● **Verilen alıntı**:
────────────────────────────────────────

22 Kasım 2011 Salı

Mutsuzken İçemeyenlerdenim

Sarhoşken msj atıp "Seni seviyorum"lara boğduğum kişi vardı ya... Kendisinden nefret ediyorum! Ben onun için sevgilimden ayrılıyorum, konuşup sinemaya gittiğim çocuğa arkadaş ayağı çekmeye başlıyorum ve sonucunda ne alıyorum?! Yalan!! Bana beni sevdiğini söylediği zamanlarda gidip başkalarıyla konuşabiliyor, yapabiliyor bunu bana ya!! Çıkalım ya da çıkmayalım, bana bunu yapmaya ne hakkı var? İyi ki kabul etmemişim çıkma teklifini...

────────────────────────────────────────

● **Veri kesiti**:
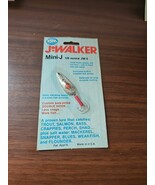 vintage NOS J Walker mini-J 1/8 Oz. JW-5 fishing lure - $10.79 CAD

────────────────────────────────────────

● **Görev tanımı**:
Alıntıda "22 Kasım 2011" sözleriyle başlayıp "etmemişim çıkma teklifini..." sözleriyle biten bölümü hiçbir değişiklik yapmadan yazın.

● **Yanıt aşağıda**:
22 Kasım 2011 Salı

Mutsuzken İçemeyenlerdenim

Sarhoşken msj atıp "Seni seviyorum"lara boğduğum kişi vardı ya... Kendisinden nefret ediyorum! Ben onun için sevgilimden ayrılıyorum, konuşup sinemaya gittiğim çocuğa arkadaş ayağı çekmeye başlıyorum ve sonucunda ne alıyorum?! Yalan!! Bana beni sevdiğini söylediği zamanlarda gidip başkalarıyla konuşabiliyor, yapabiliyor bunu bana ya!! Çıkalım ya da çıkmayalım, bana bunu yapmaya ne hakkı var? İyi ki kabul etmemişim çıkma teklifini...